There’s a whole other type of community now and whole other type of experience when it comes to music. The convenience of technology has made it so that you can have ten thousand songs on your watch, or go to one place and they’ll curate your music for you, or you can download something as your walking through Manhattan. It’s astounding, but it doesn’t necessarily overshadow the emotional experience you can have sitting on your bedroom floor listening to Let It Be as you’re looking at a beautiful picture of Paul McCartney.

Which is what I watched my nine year old do a few years ago as she discovered vinyl. She had the same experience that I had when she was my age. It doesn’t matter what material you have available—she had listened to the Beatles on her iPod or on a computer—but she’d never sat down and read through all the lyrics and held Magical Mystery Tour in her hands and smelled it as she flipped the album over herself. That’s an experience I don’t think she’ll ever forget. She was in there for fuckin' hours. I think there’s something about the human experience of vinyl and record stores that convenience can’t touch.

You mentioned your daughter—are there any albums that you're buying for your kids, as their "music education"?

Well, this Christmas I gave both of my daughters stacks of vinyl. And what I did was I gave them music they loved but then I threw in a couple things that they’d never heard in between all those albums. So my daughter Harper was obsessed with the Will Ferrell movie Elf, so I got her the Elf soundtrack. But then right behind that, I put a Kiss record. Because at some point they’re gonna start digging through that box to find something new.

I was walking into my daughter’s bedroom to wake her up for school and just looked down at the record player to see what she was listening to the night before...and it’s the 13th Floor Elevators. Some parents might be terrified, but I was beaming with pride. Like, "She’s already cool!"

What are some things that you discovered just crate diving that you would have never discovered otherwise?

Oh, XTC. XTC was one where I was just totally blind buying. I thought,"That’s a cool name." I remember thinking that was like D.R.I., cool punk rock. I brought it home and put it on and I was like, "Wait a minute. This sounds like the Beatles on meth, what is this?" And then of course I fell in love with it.

There’s been so many. I used to buy death metal records just from the cover art. If there was someone hanging upside down on a cross, or if there was blood and guts everywhere, or if the logo was totally indecipherable, I was gonna buy it. If this sounds like the cover looks, then I’m fuckin' psyched. I did a lot of discovering like that.

When I was fuckin' 13 years old I had this mail order catalog that was full of underground punk and metal bands, and there was an ad for Metallica, which I thought was a really cool name. And next to it, it said "Thrash Metal" as a description of the band. And I thought, "Thrash Metal? What’s that? Okay. There goes my seven dollars." I sent them seven bucks for a cassette and got the first Metallica record in 1983 on cassette, Kill Em All.
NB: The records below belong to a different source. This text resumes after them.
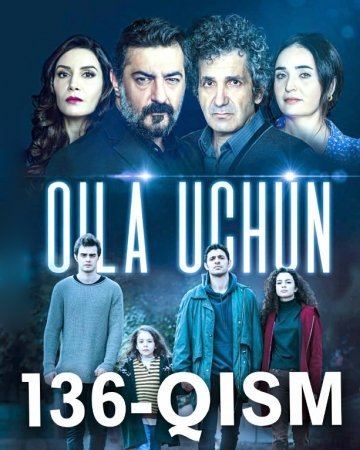 Oila uchun 136 Qism Oyla uchun Turk Seriali uzbek tilida Barcha Qismlar 136 Seriy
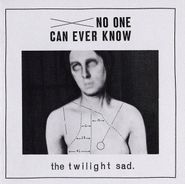 The Twilight Sad, No One Can Ever Know (CD)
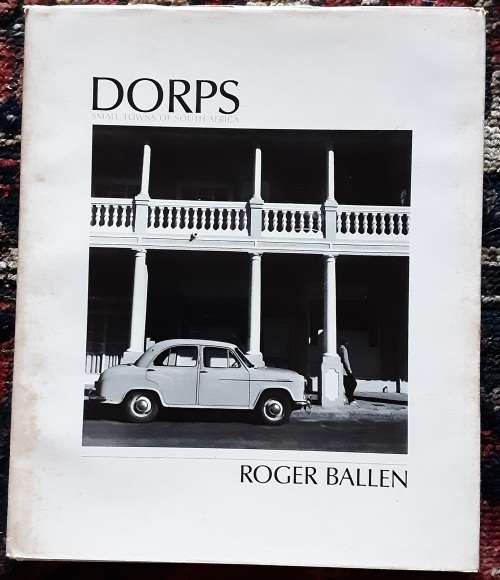 Dorps, Small Towns of South Africa by Roger Ballen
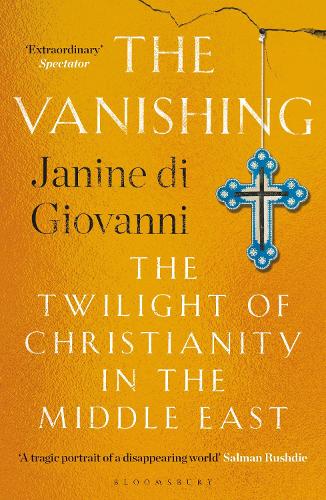 Бумажная книга «The Vanishing: The Twilight of Christianity in the Middle East», автор Джанин ди Джованни - фото №1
And I had never heard them—no one had ever heard them—it was brand fuckin' new. I put it in the deck and I was like, "Hooooollly shit!" And then I looked at the picture on the back and I was like, "These guys are just as fuckin' ugly as me! This is amazing!"
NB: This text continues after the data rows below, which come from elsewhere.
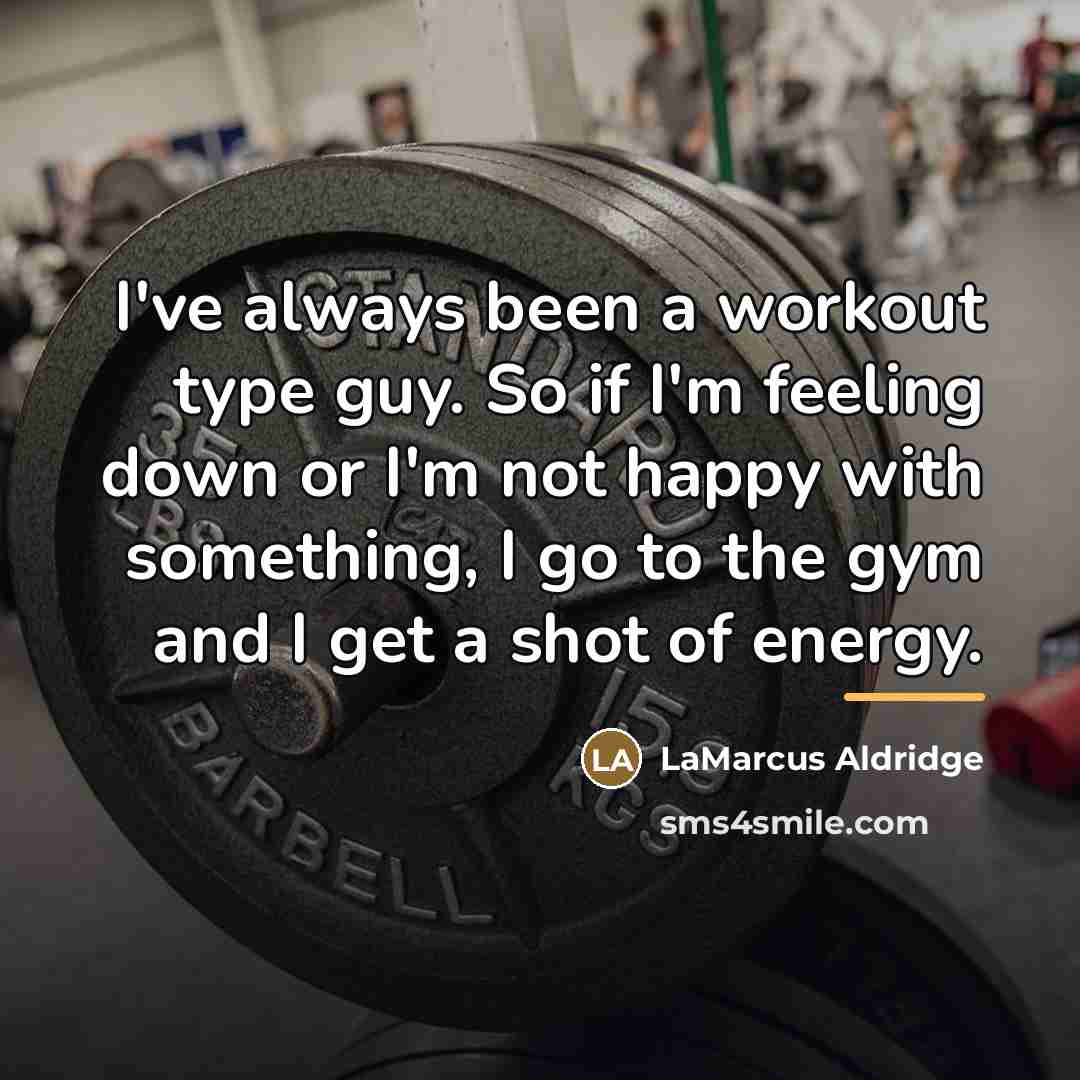 “I've always been a workout type guy. So if I'm…” quote by LaMarcus Aldridge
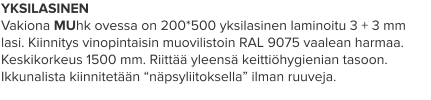 YKSILASINEN Vakiona MUhk ovessa on 200*500 yksilasinen laminoitu 3 + 3 mm lasi. Kiinnitys vinopintaisin muovilistoin RAL 9075 vaalean harmaa. Keskikorkeus 1500 mm. Riittää yleensä keittiöhygienian tasoon. Ikkunalista kiinnitetään “näpsyliitoksella” ilman ruuveja.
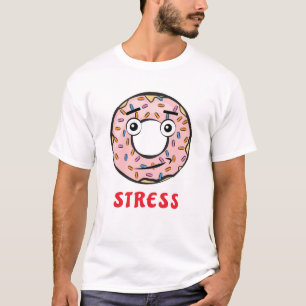 Camiseta Estrés de Donut - Divertido Donut Pun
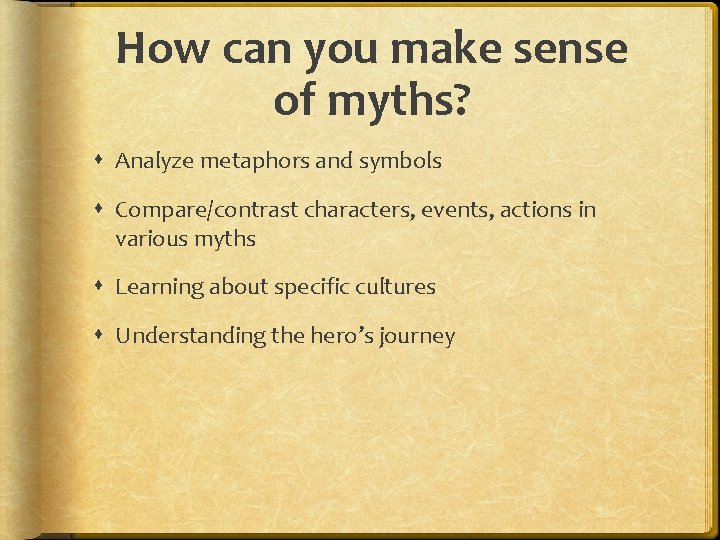 How can you make sense of myths? Analyze metaphors and symbols Compare/contrast characters, events,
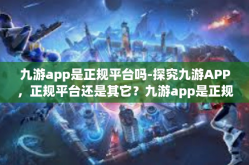九游app是正规平台吗-探究九游APP，正规平台还是其它？九游app是正规平台吗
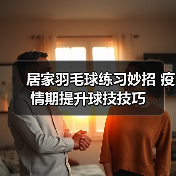 居家羽毛球练习妙招 疫情期提升球技技巧(图2) 居家羽毛球练习妙招 疫情期提升球技技巧(图2)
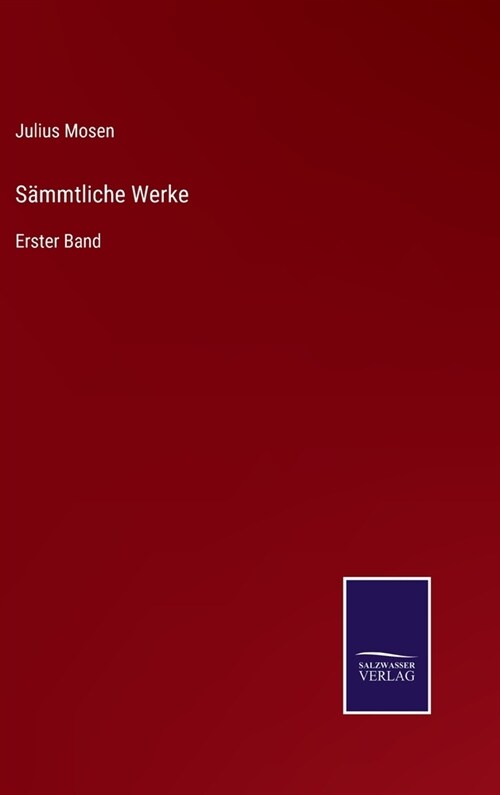 S?mtliche Werke: Erster Band (Hardcover)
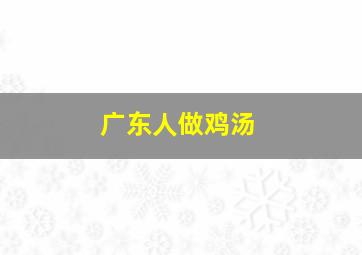 广东人做鸡汤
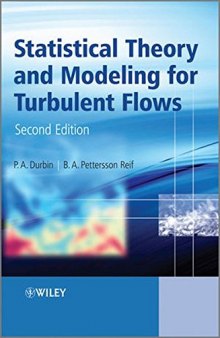 Statistical Theory and Modeling for Turbulent Flow, 2nd Edition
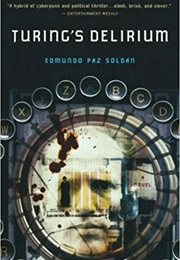 Turing's Delirium (Edmundo Paz Soldan)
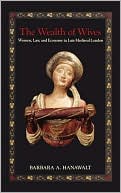 Book The Wealth of Wives: Women, Law, and Economy in Late Medieval London free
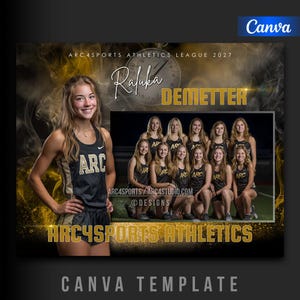 May include: A Canva template featuring a young woman in a black and gold athletic uniform, with the text "ARC4SPORTS ATHLETICS" in gold. A team photo is also included, with the text "ARC4SPORTS ATHLETICS LEAGUE 2027".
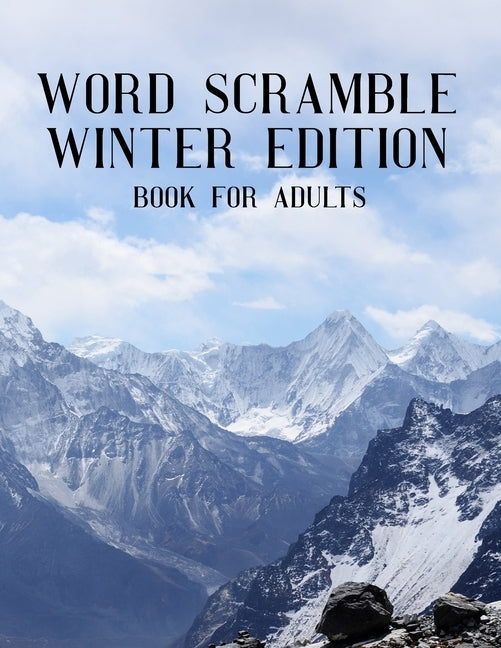 Word Scramble Winter Edition Book For Adults: Large Print Wintertide Puzzle With Solution by Publisher, Nzactivity
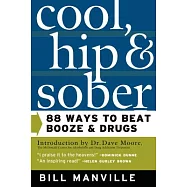 Cool, Hip & Sober: 88 Ways to Beat Booze and Drugs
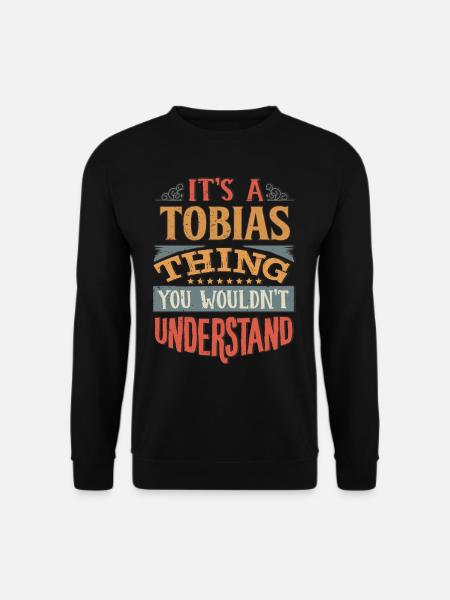 Det er en Tobias ting, du ikke ville forstå - - Unisex sweater - sort
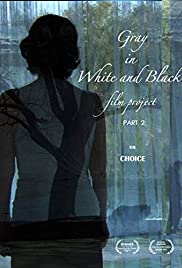 Серый в чёрно-белом, часть 2: Выбор (2019) Gray in White and Black Film Project part 2: The Choice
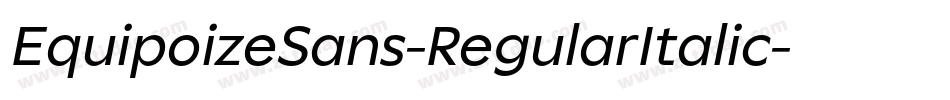 EquipoizeSans-RegularItalic字体转换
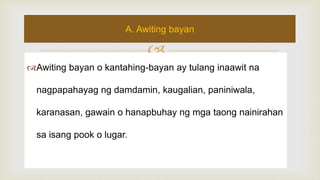 
Awiting bayan o kantahing-bayan ay tulang inaawit na
nagpapahayag ng damdamin, kaugalian, paniniwala,
karanasan, gawain o hanapbuhay ng mga taong nainirahan
sa isang pook o lugar.
A. Awiting bayan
And the crazy thing is that this year they’re releasing their first demo on cassette for Record Store Day, which is fucking rad. And that was a great discovery for me because I will always be a lifelong diehard Metallica fan because of that experience. Because of the feeling I had 20 seconds into the first song, my life was changed forever. I had chills, I wanted to destroy my bedroom, and I still recognize that feeling to this day. So Metallica in my eyes can do no wrong because they changed my life when I was 13 years old.

You still got the tape?

No, I don’t have the fuckin' tape! I still have my first album and the D.R.I. seven inch, but the Metallica one… I think my friend Jimmy wound up with it. But yes—dreams can come true, my friend, through cassette and vinyl.